Thursday, August 19, 2021

You Can't Choose Your Family

Men and Wives – Ivy Compton-Burnett

This novel from 1931 is set in the late 1880s. Lord and Lady Haslam have three sons and one daughter, all grown. Harriet Haslam’s untreated sleeplessness is having the usual consequences of long-term insomnia: depression, anxiety, low motivation, difficulty dealing with minor irritations, and worst of all, decreased ability to enjoy or foster family and social relationships. In short, she is wearing down the patience and love of her family

I am a torment to you all, and a burden on your hours that you never escape! But I am as much of a burden on my own, ten thousand times more of a burden. Griselda, my darling, don’t look distressed; don’t waste a thought on your harrowing old mother. Don’t think of me. Be happy.

Though she gives a lot of lip-service to serving God and carrying out His Will, she is convinced that her plans for her husband and children are just and sensible so she is determined that they bend to her will. Ironically, she really does know better than they do. She reasonably urges one son to hang out more with people his age, not a coterie of middle-aged women. Predicting their plans will blow over, she wisely counsels her oldest son to hold off marrying a flighty materialist. She controls the finances in the family because her husband, with the sense of a frog in a well, would be conned out of his estate in about a minute. In their inexperience and insensitivity they laugh at her.

Harriet has a nervous breakdown and has go live in seclusion in a sanitarium. To her shock on her return home, she discovers that her family members have thrived in her absence. Her wise friend Lady Rachel Hardisty puts down some home truths:

I have come home to find they can live with me away.

Of course they can. You must not force people to do things, and then complain of their doing them. People don't feel as much as you want them to.
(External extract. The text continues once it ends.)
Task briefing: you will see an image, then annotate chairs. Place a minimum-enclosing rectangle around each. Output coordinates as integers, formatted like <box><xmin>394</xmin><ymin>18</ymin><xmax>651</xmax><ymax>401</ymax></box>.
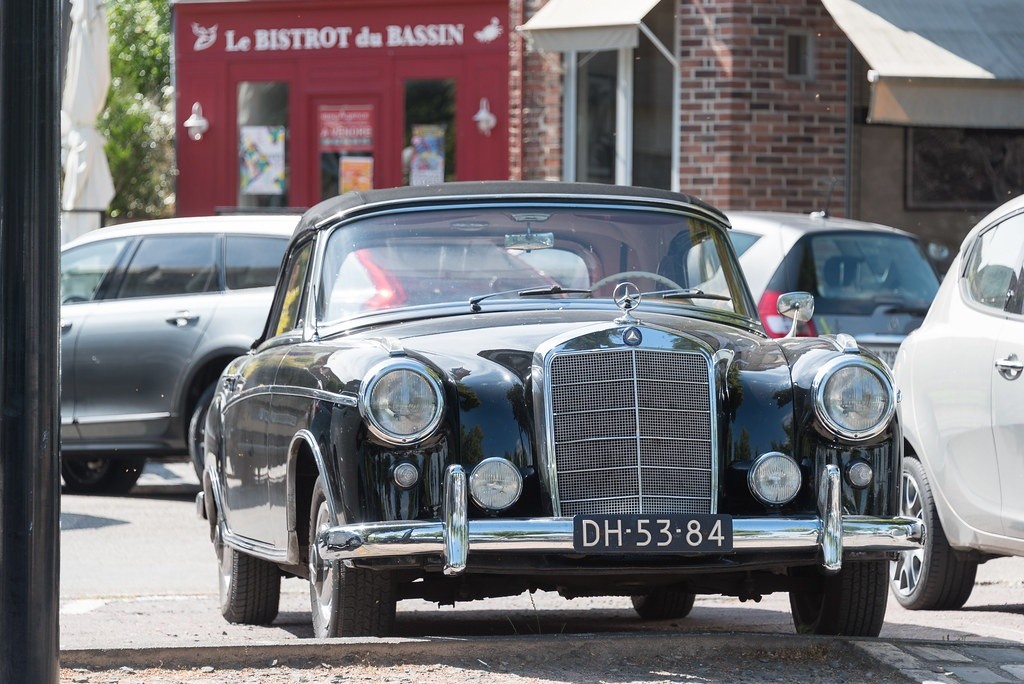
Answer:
<box><xmin>823</xmin><ymin>257</ymin><xmax>863</xmax><ymax>291</ymax></box>
<box><xmin>868</xmin><ymin>257</ymin><xmax>901</xmax><ymax>291</ymax></box>
<box><xmin>144</xmin><ymin>272</ymin><xmax>184</xmax><ymax>296</ymax></box>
The characters are the draw in this novel. Lord Godfrey Haslam is, as another character observes, a father right out of Miss Austen. The allusion goes right over the head of the dithering, neglectful, pathetic father who expresses his self-regard and self-delusion in a never-ending torrent of words words words. By never shutting up, he accordingly drives everybody else quietly nuts. Like the children in Brothers and Sisters, the Haslam offspring are witty about their parents, themselves and their ordeals.

Rector Bellamy is a posing pastor who frankly admits his weakness and helplessness are such that he must marry a strong woman. His ex-wife Camilla is happily corrupt, and sets her cap on three different men in the course of the novel. As seen above, Lady Rachel, old and wise, is past getting upset at the inveterate stupidity and hypocrisy of the people she has to rub elbows with.

Lawyer Spong loses his wife and becomes a theatrically sad widower. Instead of living a genuine social and emotional life of his own, he contents himself with witnessing all the doings of the dreadfully eventful Haslam family. The youngest, gayish Haslam son spends way too much time with a middle-aged household of widowed and unmarried sisters. Finally, the deadpan butler Buttermere gives everybody the creeps but it never enters anybody’s head to run him off the property.

ICB took a degree in Classics from Holloway College. Hilary Spurling says ICB didn’t read the classics in her adult life, but the reader will feel the influence of tragedy. The stories are serious, as Aristotle says tragedies must be, but they are shot through with modernist irony and dry English wit. At the center of the story is the tragic hero, whose tragic flaw is intemperance (lack of restraint); Harriet frankly admits, "I see my children's faces, and am urged by the hurt in them to go further, and driven on to the worse." The other characters comment on the fallout of the flaw through the templates of virtues like wisdom or vices like jealousy and malice that come out of untamed irrational passions.

ICB the artist couldn’t care less about moralistic stands or virtue ethics, however. She wants to examine familiar human beings in their primary group, the family. The elaborate conversation, depending on amazingly intricate grammar providing the framework for mannered vocabulary, gives an overall effect that’s hypnotic, difficult to grasp but strangely satisfying. Comparisons are odious, as a character observes (probably quoting), but reading ICB’s handling of words as she describes, kind of, motive and mood is like listening to challenging music. Every character, every conversation, and every incident all fit together so tightly that it requires alert reading, the first time to track the unfolding of the story (to take in the excruciating events), and the second reading to appreciate the artistic choices made.